Le teorie del complotto sarebbero una risposta a tutto questo: il tentativo di creare nuovi miti con cui spiegare il contemporaneo, non molto diversamente da quanto già aveva suggerito Popper quando sosteneva che i fantomatici “poteri occulti” hanno preso il posto degli dèi classici che, nei racconti mitologici, servivano a spiegare l’azione apparentemente casuale degli eventi umani. Il complotto è tuttavia l’ultimo gradino di un processo di decadimento che ha visto il mito sacro trasformarsi nel mito politico nell’epoca moderna e il mito politico degenerare in complotto nell’epoca postmoderna. Ecco perché la mitopoiesi, la produzione di mitologie, può rivelarsi anche uno strumento per contrastare la diffusione del complottismo, ricostruendo «relazioni autentiche nella comunità».

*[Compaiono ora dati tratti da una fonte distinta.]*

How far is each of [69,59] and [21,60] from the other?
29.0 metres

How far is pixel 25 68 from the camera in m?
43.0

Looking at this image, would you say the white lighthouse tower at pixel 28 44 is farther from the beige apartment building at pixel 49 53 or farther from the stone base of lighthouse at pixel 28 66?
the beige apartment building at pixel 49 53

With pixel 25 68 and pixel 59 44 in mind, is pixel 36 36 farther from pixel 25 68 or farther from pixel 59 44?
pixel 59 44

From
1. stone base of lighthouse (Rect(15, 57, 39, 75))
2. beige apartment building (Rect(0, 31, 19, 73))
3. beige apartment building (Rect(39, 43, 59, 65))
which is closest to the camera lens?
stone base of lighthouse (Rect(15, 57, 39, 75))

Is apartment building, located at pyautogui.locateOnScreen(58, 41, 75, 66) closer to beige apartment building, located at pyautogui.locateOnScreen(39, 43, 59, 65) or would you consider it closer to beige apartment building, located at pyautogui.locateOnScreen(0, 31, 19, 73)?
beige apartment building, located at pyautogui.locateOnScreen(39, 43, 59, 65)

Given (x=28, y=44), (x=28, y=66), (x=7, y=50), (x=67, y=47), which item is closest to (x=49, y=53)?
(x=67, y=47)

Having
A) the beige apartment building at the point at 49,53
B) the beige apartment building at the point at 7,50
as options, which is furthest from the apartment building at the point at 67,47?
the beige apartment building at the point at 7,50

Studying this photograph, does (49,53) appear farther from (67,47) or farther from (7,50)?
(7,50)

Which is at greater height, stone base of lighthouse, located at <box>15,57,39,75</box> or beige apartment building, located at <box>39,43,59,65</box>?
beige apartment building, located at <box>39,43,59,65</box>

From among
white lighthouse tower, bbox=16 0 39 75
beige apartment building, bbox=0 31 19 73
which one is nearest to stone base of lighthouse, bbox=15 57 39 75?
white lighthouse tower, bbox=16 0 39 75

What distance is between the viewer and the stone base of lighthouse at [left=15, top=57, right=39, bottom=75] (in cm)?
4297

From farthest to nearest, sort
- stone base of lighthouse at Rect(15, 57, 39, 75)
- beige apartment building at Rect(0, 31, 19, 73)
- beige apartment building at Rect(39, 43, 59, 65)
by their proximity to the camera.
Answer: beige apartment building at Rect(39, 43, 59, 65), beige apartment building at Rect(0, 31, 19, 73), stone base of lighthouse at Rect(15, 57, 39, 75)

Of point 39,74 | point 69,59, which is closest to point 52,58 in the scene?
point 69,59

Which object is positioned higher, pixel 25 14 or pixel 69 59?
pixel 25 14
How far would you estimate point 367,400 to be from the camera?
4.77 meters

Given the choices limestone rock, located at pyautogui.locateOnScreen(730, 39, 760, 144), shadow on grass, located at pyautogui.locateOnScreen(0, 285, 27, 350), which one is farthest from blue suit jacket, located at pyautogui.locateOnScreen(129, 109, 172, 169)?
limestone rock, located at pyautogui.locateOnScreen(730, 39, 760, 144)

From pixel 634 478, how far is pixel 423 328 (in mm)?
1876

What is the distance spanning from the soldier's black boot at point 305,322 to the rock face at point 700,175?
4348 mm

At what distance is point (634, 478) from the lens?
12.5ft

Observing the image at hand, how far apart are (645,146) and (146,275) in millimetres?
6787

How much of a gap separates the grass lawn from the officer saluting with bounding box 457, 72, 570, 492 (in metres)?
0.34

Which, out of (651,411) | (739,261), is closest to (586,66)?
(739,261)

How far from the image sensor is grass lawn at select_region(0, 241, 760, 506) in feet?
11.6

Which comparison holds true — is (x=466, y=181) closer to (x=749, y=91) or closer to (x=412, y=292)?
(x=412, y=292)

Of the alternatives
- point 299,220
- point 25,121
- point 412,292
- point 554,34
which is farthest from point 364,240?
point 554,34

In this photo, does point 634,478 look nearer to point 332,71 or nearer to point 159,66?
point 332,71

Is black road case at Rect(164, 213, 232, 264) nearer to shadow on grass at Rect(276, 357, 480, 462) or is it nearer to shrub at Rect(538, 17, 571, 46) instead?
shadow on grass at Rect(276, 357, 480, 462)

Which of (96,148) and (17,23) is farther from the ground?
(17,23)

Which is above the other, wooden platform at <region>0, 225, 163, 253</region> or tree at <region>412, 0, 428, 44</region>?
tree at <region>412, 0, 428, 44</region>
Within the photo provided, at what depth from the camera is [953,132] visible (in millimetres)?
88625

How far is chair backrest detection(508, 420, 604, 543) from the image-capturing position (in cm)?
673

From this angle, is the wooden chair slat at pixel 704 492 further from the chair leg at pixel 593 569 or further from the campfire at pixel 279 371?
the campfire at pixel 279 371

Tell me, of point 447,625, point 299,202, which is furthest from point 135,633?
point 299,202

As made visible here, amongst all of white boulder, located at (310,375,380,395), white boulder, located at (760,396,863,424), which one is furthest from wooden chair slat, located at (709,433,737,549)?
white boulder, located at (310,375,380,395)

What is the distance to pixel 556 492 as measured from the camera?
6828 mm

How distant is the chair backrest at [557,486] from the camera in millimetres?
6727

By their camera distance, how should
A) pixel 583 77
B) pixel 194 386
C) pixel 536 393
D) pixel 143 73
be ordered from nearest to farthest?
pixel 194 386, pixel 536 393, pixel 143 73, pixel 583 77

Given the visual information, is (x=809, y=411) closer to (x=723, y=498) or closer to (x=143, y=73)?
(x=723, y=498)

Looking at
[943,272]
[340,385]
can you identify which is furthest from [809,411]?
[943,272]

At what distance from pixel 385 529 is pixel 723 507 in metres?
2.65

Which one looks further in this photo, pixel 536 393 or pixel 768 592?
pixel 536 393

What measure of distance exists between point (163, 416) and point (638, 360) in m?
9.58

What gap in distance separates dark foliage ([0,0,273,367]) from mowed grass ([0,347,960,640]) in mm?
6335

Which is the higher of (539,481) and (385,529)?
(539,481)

Si tratta, cioè, di prendere coscienza che i miti sono necessari e che «rinunciare alla ritualità mitica significa sì non rischiare di impelagarsi in narrazioni pericolose, ma significa anche rinunciare a narrazioni che hanno un impatto concreto sul modo di comportarsi delle persone». Da questa intuizione di Gregorio Magini si potrebbe provare a ripartire per fornire alla società postmoderna risposte più corrette al costante bisogno di “sublime” che la fine delle grandi narrazioni non ha esaurito, lasciando campo libero ai nuovi miti degenerati del complottismo.